That message means that it is booting via “legacy” boot mode, which shouldn’t be the case for Windows 10 on that machine. Try setting to EFI mode manually in Winclone 6:
I have also seen instances where EFI mode can’t be selected until you reset the PRAM (which is surprising, I know).
I tried to set EFI mode manually while the result is the same.
In fact, I also tried to make a clean install of windows 10 on the new Mac, backup, then restore on the same mac, it boot successfully without any problem.
When comparing this 2 cases, I notice that the name of the restored partition name is empty (showing “–” in Disk Utility) for the original image from Macbook Air, while the name of the restored partition is preserved (restored to “BOOTCAMP”) for the image clone from a clean install.
Could it be the reason that causing the boot issue?
Just add a side note here: I was backing up the windows to the SD Card Slot in Macbook Air, perhaps it cause the drive name empty? I haven’t try to backup it using a usb card reader.
I suspect this is related to the potential different physical block size between the two machines. Can you try creating an image with “WIM” mode (in the preferences) and then try restoring that image to the late 2016 mac?
I started typing in my question, and the assistant figured out that this question was similar to mine. It may as well be the same. I have been trying now since the end of July when I got my new MacBook Pro to transfer over Boot Camp from my 2008 Mac Pro and nothing is working. Even though Boot Camp on my desktop takes up 33 GB of an 80 GB partition, when I winclone it, it is only 8.4 GB. And then, when I migrated to my MacBook Pro, it will boot up. Is there a step-by-step guide for doing this? I have followed everything I have found on the website. This is getting really discouraging because I just upgraded Winclone to be able to do this
Winclone will help move the data and make it bootable, but the drivers are related to Apple Boot Camp drivers and what Windows supports. It definitely sounds related to this.
I bought Winclone standard version (6.1.9, 17572) recently and tried to migrate Windows 8.1 from Macbook Pro 2015 to Macbook Pro 2017.

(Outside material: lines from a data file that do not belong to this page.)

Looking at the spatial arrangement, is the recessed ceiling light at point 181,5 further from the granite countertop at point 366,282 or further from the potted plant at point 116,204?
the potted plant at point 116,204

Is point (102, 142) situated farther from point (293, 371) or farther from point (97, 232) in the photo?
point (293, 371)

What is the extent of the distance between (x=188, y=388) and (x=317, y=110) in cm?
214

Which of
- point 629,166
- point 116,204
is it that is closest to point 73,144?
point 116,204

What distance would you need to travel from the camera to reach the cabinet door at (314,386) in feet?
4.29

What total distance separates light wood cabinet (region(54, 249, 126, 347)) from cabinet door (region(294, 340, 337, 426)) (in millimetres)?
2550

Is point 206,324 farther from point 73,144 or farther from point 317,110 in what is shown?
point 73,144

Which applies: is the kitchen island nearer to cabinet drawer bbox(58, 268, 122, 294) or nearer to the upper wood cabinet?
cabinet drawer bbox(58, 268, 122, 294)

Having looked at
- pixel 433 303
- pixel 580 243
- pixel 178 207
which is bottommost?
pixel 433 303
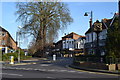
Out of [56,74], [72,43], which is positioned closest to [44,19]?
[56,74]

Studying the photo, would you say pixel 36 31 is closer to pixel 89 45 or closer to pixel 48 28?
pixel 48 28

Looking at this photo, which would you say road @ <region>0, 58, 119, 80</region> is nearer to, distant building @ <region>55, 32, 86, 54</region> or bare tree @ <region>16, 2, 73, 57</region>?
bare tree @ <region>16, 2, 73, 57</region>

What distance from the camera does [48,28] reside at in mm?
45969

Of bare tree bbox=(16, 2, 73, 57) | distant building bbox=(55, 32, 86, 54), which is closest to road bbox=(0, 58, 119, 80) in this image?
bare tree bbox=(16, 2, 73, 57)

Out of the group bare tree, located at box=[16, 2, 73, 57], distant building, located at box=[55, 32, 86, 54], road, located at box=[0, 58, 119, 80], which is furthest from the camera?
distant building, located at box=[55, 32, 86, 54]

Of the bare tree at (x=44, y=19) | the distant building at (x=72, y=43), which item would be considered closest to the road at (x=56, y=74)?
the bare tree at (x=44, y=19)

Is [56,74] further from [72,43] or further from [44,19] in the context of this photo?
[72,43]

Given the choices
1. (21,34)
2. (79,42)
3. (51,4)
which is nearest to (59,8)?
(51,4)

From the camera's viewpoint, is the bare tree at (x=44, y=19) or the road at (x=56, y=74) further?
the bare tree at (x=44, y=19)

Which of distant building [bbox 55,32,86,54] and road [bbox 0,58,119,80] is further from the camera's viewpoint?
distant building [bbox 55,32,86,54]

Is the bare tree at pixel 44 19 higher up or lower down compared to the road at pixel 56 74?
higher up

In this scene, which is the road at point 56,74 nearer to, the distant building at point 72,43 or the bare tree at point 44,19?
the bare tree at point 44,19

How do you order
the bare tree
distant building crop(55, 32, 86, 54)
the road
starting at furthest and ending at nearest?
distant building crop(55, 32, 86, 54), the bare tree, the road

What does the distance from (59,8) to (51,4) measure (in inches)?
82.0
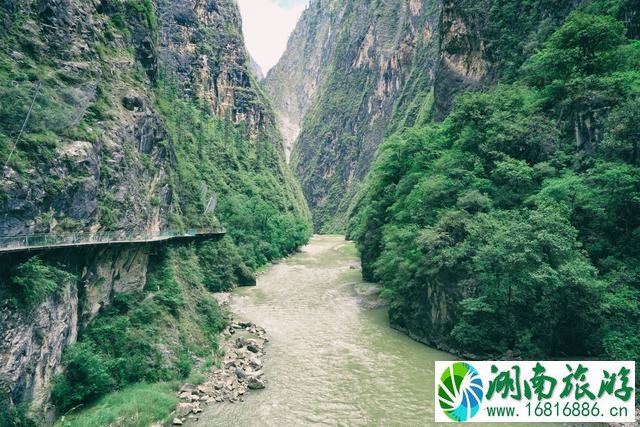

(BootCamp 100GB, same size)
After restored Winclone image to new Macbook, when booting windows, it showed the blue screen with the ‘INACCESSIBLE_BOOT_DEVICE: Your PC ran into a problem and needs to restart.’ message.
I tried many times and also tried to switch EFI mode manually.
However the result was the same.
Did you do a disk to disk clone? if so, try saving the image and restoring the image the new Mac. Also, makes you are using WIM (file based) imaging rather than block based. These are set in the preferences.
I didn’t doing a disk to disk clone.
I tried saving the image of BOOTCAMP on old Mac and copying the image to new Mac.
Then I restored the Winclone image to new Mac.
But Windows (the BootCamp image) failed to boot.
And I did not use Block-based imaging.
I used WIM imaging (default setting in the preferences).
Can you look inside the image and see if there is a Windows.wim or a boot.img.gz? Control-click on the image and then select Show Package Contents to see inside the image in the Finder.
So it definitely a WIM-based image since it has the Windows.wim file. I assume that all files are visible on the bootcamp partition in macOS after restore, and that it just will not boot. If you have an older Mac (2014 or earlier), it will most likely boot in legacy only. If it is Windows 7 or earlier, it won’t run on the more recent Macs (generally 2018 or later).